The document from the Department of Culture, Media and Sport adds, portentously, "The government would need to be sure that any switch-off of copper networks would not leave any consumers without the availability of communications services." Such foresight.

In response a BT spokesperson said, "We are looking at the details of the consultation and will respond by the October deadline. The copper access network continues to evolve so it remains to be seen whether a transition from copper to alternative technologies is necessary. Given the government's commitment to technological neutrality, we would be surprised if any proposals defined technology choice."

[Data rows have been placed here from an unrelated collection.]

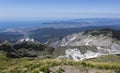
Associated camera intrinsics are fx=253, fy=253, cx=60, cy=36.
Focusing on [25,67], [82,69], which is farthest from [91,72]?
[25,67]

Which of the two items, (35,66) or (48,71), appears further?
(35,66)

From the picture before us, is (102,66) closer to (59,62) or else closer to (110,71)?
(110,71)

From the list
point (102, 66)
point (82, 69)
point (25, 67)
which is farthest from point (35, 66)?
point (102, 66)

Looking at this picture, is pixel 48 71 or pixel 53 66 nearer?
pixel 48 71

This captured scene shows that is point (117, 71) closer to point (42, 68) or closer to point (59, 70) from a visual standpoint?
point (59, 70)

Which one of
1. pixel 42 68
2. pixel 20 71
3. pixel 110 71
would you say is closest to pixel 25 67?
pixel 20 71

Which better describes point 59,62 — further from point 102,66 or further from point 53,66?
point 102,66

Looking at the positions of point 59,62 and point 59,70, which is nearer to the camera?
point 59,70
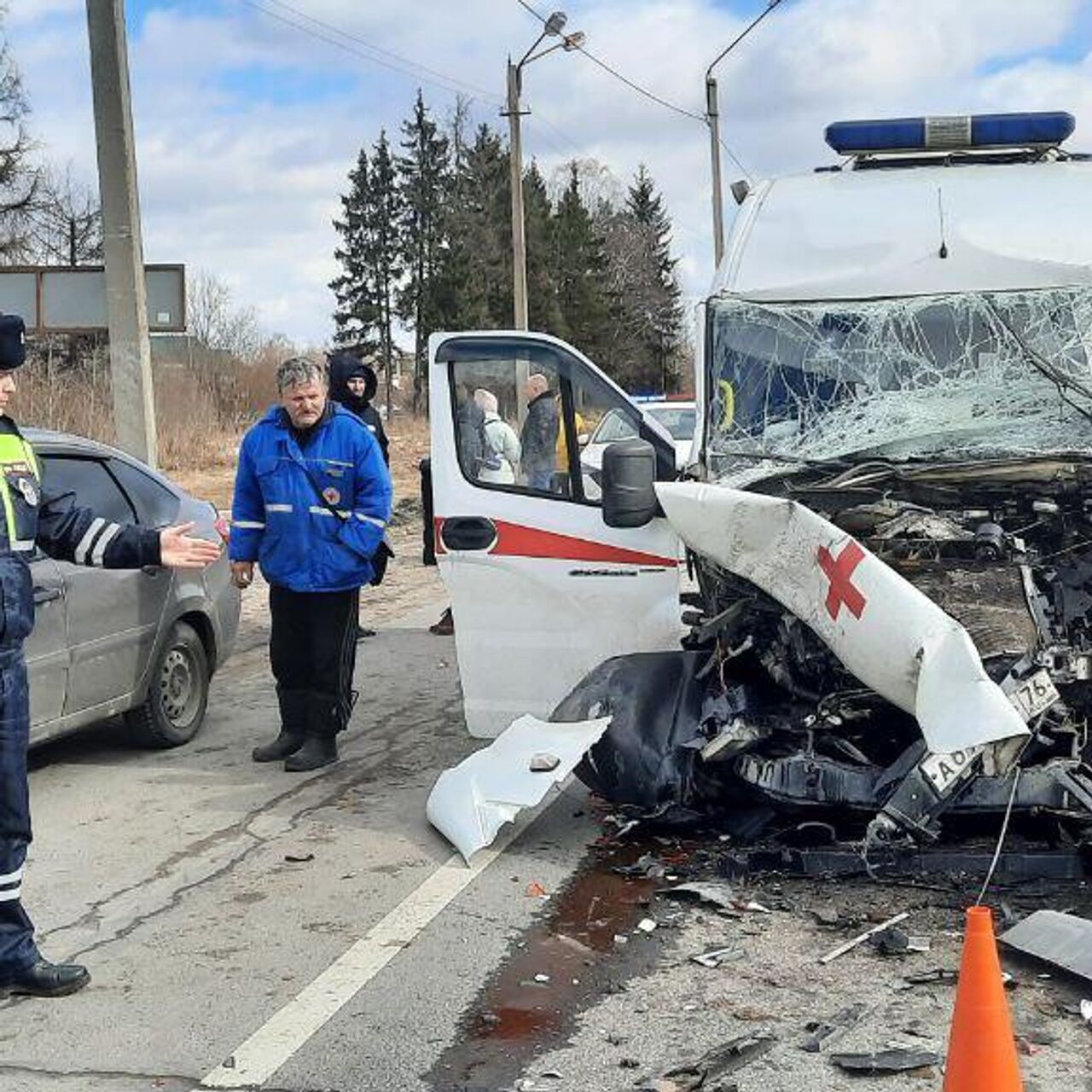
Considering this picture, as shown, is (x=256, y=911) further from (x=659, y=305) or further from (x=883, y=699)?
(x=659, y=305)

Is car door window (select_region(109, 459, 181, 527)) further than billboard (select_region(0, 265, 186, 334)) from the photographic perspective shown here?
No

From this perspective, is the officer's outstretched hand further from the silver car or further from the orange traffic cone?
the orange traffic cone

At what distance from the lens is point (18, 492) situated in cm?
440

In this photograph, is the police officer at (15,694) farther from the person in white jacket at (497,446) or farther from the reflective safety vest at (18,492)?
the person in white jacket at (497,446)

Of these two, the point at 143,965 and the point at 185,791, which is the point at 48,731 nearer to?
the point at 185,791

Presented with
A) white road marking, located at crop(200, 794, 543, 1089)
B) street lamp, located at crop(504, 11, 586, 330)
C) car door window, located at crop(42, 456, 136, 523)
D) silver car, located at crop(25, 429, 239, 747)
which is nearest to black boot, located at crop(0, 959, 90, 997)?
white road marking, located at crop(200, 794, 543, 1089)

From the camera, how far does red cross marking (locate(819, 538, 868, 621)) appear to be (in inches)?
186

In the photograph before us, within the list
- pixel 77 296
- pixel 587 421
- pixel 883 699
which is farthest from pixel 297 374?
pixel 77 296

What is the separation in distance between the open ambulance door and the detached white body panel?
0.82 meters

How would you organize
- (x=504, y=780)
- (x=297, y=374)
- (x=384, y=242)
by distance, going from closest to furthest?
(x=504, y=780) < (x=297, y=374) < (x=384, y=242)

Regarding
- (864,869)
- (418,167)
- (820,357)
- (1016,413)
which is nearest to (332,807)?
(864,869)

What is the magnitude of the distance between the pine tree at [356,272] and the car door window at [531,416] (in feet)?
222

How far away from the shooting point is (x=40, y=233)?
146 ft

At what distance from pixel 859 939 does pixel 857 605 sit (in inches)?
40.5
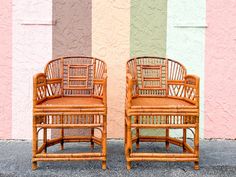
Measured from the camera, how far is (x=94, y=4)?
325 cm

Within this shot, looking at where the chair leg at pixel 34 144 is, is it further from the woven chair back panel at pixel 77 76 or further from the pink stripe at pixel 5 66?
the pink stripe at pixel 5 66

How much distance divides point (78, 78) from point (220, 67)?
1.45 meters

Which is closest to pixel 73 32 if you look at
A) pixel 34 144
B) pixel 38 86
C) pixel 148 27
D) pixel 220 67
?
pixel 148 27

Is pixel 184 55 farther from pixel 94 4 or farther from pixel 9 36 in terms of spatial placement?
pixel 9 36

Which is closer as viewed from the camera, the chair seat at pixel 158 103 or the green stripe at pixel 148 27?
the chair seat at pixel 158 103

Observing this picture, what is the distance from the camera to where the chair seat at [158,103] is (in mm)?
2422

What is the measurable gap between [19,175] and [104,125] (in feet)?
2.40

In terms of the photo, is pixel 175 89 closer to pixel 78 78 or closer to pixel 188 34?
pixel 188 34

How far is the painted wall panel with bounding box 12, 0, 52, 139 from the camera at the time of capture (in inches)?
128

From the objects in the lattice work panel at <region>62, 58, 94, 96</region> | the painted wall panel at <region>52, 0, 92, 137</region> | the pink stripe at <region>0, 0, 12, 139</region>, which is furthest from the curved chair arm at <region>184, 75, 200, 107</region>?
the pink stripe at <region>0, 0, 12, 139</region>

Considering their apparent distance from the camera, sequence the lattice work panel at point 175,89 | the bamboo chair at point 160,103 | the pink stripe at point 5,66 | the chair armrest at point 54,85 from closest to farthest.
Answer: the bamboo chair at point 160,103 → the chair armrest at point 54,85 → the lattice work panel at point 175,89 → the pink stripe at point 5,66

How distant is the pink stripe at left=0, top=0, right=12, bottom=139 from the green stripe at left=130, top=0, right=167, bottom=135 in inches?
49.1

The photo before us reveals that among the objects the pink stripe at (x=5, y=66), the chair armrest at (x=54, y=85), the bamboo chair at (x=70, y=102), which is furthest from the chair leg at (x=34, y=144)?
the pink stripe at (x=5, y=66)

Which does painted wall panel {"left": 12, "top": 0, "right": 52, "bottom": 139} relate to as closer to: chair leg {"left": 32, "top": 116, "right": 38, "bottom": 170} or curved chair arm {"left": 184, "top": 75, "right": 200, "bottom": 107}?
chair leg {"left": 32, "top": 116, "right": 38, "bottom": 170}
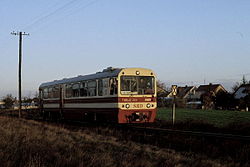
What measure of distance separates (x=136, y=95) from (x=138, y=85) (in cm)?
56

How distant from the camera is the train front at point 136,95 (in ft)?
59.1

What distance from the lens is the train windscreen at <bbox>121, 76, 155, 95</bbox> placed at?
18.1 m

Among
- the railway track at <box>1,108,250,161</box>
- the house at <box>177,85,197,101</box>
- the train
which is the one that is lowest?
the railway track at <box>1,108,250,161</box>

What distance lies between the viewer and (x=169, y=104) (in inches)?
2618

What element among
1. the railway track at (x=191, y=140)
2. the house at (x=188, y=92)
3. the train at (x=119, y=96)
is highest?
the house at (x=188, y=92)

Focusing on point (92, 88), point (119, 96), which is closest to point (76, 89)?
point (92, 88)

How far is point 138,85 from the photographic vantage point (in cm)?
1864

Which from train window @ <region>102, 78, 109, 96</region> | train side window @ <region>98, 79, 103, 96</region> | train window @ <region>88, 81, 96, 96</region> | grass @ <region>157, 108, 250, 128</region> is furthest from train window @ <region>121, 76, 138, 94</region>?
grass @ <region>157, 108, 250, 128</region>

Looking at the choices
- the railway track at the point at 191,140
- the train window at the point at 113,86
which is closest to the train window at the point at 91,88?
the train window at the point at 113,86

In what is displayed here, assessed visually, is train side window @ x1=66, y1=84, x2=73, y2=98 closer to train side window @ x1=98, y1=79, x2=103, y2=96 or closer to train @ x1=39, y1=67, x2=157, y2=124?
train @ x1=39, y1=67, x2=157, y2=124

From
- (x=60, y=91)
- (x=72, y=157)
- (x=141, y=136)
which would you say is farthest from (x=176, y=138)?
Result: (x=60, y=91)

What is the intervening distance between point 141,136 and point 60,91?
1142 cm

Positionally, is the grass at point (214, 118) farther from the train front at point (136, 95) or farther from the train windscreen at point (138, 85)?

Meanwhile, the government is beginning to wonder if broadband availability and access should become a legal right in Britain, as water and electricity already are. Currently every house and business in the UK has a right to an overpriced telephone line and dial-up Internet access. Whoopee!

Broadband however is a different matter. Every now and then the government pays lip service to its much-vaulted Universal Service Commitment (the closer it gets to an election the more often it is regurgitated like a bit of undigested gristle)which states that Britons never, never never shall be dial-up slaves and everyone of us should have access to a 2Mbps 'broadband' speed (Double Whoopee!!).

However, this 'commitment' isn't worth the breath used to say the word.  It is merely an 'aspiration' that has has absolutely no force in law. That's one of the reasons why the UK is now well and truly behind the likes of Japan, Korea, the Netherlands, Sweden and the US in the broadband stakes.

In a sentence that might be an example of subtle bureaucratic irony but probably isn't the government paper says "Remaining competitive internationally is a key issue for the UK and a world-class digital infrastructure is an important component of that competitiveness".

Sorry about that. I had to stop just then. I thought the cat was coughing up a fur ball, but it was just laughing.